EXERCISE DETAILS.
Copy every one of the entries below word for word, leaving out the pictures.

MATERIALS PROVIDED.
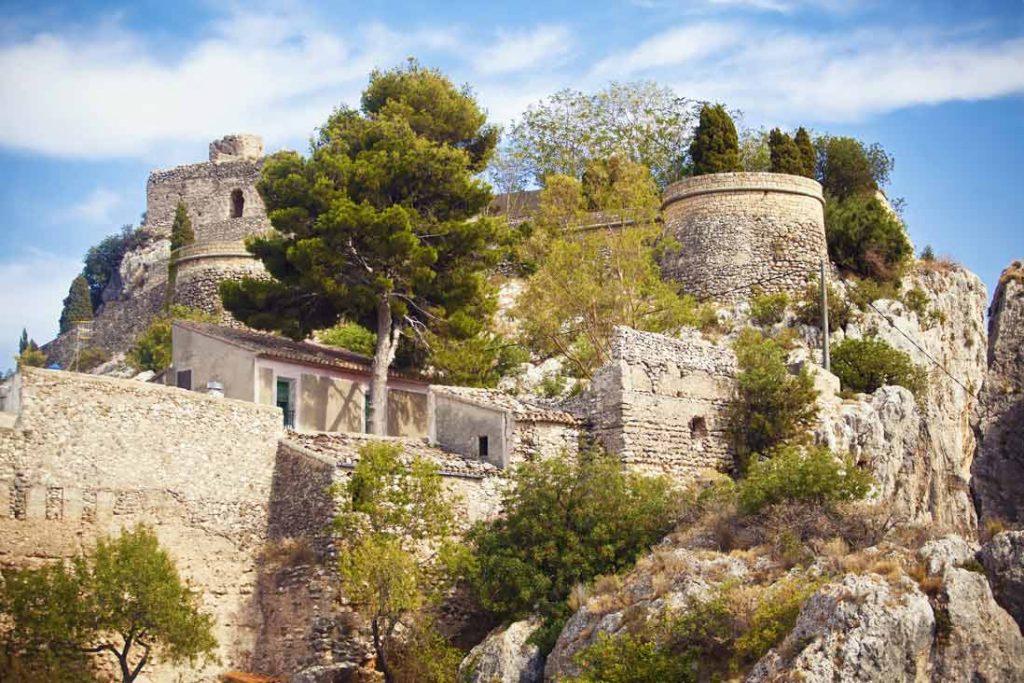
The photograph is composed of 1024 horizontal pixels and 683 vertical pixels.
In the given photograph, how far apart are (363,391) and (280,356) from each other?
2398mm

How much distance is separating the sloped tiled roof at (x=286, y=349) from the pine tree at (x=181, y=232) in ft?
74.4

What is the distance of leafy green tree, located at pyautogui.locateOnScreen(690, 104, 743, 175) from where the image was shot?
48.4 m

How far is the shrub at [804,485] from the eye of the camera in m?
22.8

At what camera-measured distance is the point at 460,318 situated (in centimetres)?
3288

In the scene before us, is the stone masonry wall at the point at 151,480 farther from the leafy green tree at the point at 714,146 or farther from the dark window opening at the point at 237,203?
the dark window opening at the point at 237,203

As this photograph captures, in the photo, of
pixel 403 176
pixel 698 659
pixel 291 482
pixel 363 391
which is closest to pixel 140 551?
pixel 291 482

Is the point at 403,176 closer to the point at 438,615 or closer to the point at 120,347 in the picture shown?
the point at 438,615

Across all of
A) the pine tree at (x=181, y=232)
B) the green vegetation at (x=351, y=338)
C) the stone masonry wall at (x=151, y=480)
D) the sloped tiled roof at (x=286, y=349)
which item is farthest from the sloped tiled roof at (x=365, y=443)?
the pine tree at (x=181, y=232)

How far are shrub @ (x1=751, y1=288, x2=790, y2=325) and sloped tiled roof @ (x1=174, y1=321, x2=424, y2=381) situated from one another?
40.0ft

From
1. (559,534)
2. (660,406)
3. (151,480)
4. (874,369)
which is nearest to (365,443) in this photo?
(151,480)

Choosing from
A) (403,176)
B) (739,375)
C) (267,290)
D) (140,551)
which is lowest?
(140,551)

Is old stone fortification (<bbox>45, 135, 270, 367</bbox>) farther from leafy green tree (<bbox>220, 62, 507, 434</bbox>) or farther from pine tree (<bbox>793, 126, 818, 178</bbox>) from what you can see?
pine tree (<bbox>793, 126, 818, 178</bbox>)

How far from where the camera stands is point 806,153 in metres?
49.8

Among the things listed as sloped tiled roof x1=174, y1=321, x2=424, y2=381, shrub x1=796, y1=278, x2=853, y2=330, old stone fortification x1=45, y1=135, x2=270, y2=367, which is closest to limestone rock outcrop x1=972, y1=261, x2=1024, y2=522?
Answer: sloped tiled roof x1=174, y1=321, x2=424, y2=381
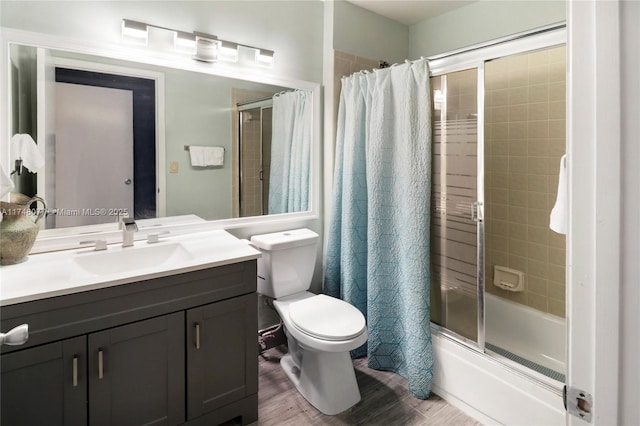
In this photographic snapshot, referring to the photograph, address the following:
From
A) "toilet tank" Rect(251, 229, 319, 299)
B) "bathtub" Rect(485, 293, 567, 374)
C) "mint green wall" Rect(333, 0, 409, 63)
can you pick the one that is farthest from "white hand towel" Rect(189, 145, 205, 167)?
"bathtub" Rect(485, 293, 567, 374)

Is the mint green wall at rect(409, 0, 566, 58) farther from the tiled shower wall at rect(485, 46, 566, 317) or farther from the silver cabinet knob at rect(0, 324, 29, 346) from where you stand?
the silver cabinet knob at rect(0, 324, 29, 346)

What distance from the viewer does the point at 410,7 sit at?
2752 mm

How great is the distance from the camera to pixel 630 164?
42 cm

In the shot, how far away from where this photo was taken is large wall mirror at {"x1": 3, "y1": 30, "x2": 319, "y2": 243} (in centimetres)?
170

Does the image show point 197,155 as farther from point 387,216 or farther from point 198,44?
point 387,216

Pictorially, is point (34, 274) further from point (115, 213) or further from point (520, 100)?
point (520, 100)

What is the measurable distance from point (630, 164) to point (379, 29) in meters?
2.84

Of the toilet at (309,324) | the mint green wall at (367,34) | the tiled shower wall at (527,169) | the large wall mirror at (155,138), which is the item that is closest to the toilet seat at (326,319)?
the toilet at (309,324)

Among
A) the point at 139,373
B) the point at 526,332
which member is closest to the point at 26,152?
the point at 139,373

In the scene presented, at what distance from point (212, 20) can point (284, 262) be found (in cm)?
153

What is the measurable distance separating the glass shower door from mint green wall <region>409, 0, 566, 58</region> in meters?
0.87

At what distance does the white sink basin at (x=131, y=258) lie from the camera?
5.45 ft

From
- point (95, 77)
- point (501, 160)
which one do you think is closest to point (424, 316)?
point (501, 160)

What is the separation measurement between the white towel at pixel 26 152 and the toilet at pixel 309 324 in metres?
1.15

WRITTEN SOLUTION.
The photograph is composed of 1024 horizontal pixels and 683 vertical pixels.
In the given photograph, how far apart are (363,391) and (280,356) from each other?
2398mm

How much distance is separating the sloped tiled roof at (x=286, y=349) from the pine tree at (x=181, y=232) in ft?
74.4

What is the distance of leafy green tree, located at pyautogui.locateOnScreen(690, 104, 743, 175) from where the image was shot?
48.4 m

How far is the shrub at [804,485] from the eye of the camera in m?
22.8

At what camera-measured distance is the point at 460,318 situated (in centimetres)?
3288

In the scene before us, is the stone masonry wall at the point at 151,480 farther from the leafy green tree at the point at 714,146 or farther from the dark window opening at the point at 237,203?
the dark window opening at the point at 237,203

As this photograph captures, in the photo, of
pixel 403 176
pixel 698 659
pixel 291 482
pixel 363 391
which is closest to pixel 140 551?
pixel 291 482

Is the point at 403,176 closer to the point at 438,615 or closer to the point at 120,347 in the picture shown?
the point at 438,615

Across all of
A) the pine tree at (x=181, y=232)
B) the green vegetation at (x=351, y=338)
C) the stone masonry wall at (x=151, y=480)
D) the sloped tiled roof at (x=286, y=349)
which item is farthest from the sloped tiled roof at (x=365, y=443)?
the pine tree at (x=181, y=232)

How far are shrub @ (x1=751, y1=288, x2=790, y2=325) and sloped tiled roof @ (x1=174, y1=321, x2=424, y2=381) situated from one another?
40.0ft

From
1. (559,534)
2. (660,406)
3. (151,480)
4. (874,369)
which is nearest to (365,443) in this photo?
(151,480)

Choosing from
A) (403,176)
B) (739,375)
C) (267,290)
D) (140,551)
which is lowest?
(140,551)

Is old stone fortification (<bbox>45, 135, 270, 367</bbox>) farther from leafy green tree (<bbox>220, 62, 507, 434</bbox>) or farther from pine tree (<bbox>793, 126, 818, 178</bbox>) from what you can see?
pine tree (<bbox>793, 126, 818, 178</bbox>)

How far from where the camera stands is point 806,153 in metres?
49.8

Among the things listed as sloped tiled roof x1=174, y1=321, x2=424, y2=381, shrub x1=796, y1=278, x2=853, y2=330, old stone fortification x1=45, y1=135, x2=270, y2=367, which is closest to limestone rock outcrop x1=972, y1=261, x2=1024, y2=522?
Answer: sloped tiled roof x1=174, y1=321, x2=424, y2=381
In this photographic snapshot, referring to the photograph, address the following:
From
A) "toilet tank" Rect(251, 229, 319, 299)
B) "bathtub" Rect(485, 293, 567, 374)
C) "mint green wall" Rect(333, 0, 409, 63)
can you pick the one that is farthest from "white hand towel" Rect(189, 145, 205, 167)?
"bathtub" Rect(485, 293, 567, 374)

Is the mint green wall at rect(409, 0, 566, 58) farther from the tiled shower wall at rect(485, 46, 566, 317) or farther from the silver cabinet knob at rect(0, 324, 29, 346) from where you stand?
the silver cabinet knob at rect(0, 324, 29, 346)

What distance from the viewer does the point at 410,7 sit at?
2752 mm

How great is the distance from the camera to pixel 630 164?
42 cm

In the shot, how far away from where this photo was taken is large wall mirror at {"x1": 3, "y1": 30, "x2": 319, "y2": 243} (in centimetres)?
170

Does the image show point 197,155 as farther from point 387,216 or farther from point 198,44?
point 387,216

Pictorially, is point (34, 274) further from point (115, 213) or further from point (520, 100)?
point (520, 100)

What is the measurable distance from point (630, 164) to point (379, 29) in meters?
2.84

Of the toilet at (309,324) | the mint green wall at (367,34) | the tiled shower wall at (527,169) | the large wall mirror at (155,138), which is the item that is closest to the toilet seat at (326,319)?
the toilet at (309,324)

Among
A) the point at 139,373
B) the point at 526,332
which member is closest to the point at 26,152?
the point at 139,373

In the scene presented, at what distance from point (212, 20) can point (284, 262) be found (in cm)?
153

What is the measurable distance separating the glass shower door from mint green wall <region>409, 0, 566, 58</region> in meters?
0.87

At what distance does the white sink basin at (x=131, y=258) lie from the camera?
5.45 ft

From
- point (95, 77)
- point (501, 160)
which one do you think is closest to point (424, 316)?
point (501, 160)

What is the separation measurement between the white towel at pixel 26 152 and the toilet at pixel 309 324 in metres?
1.15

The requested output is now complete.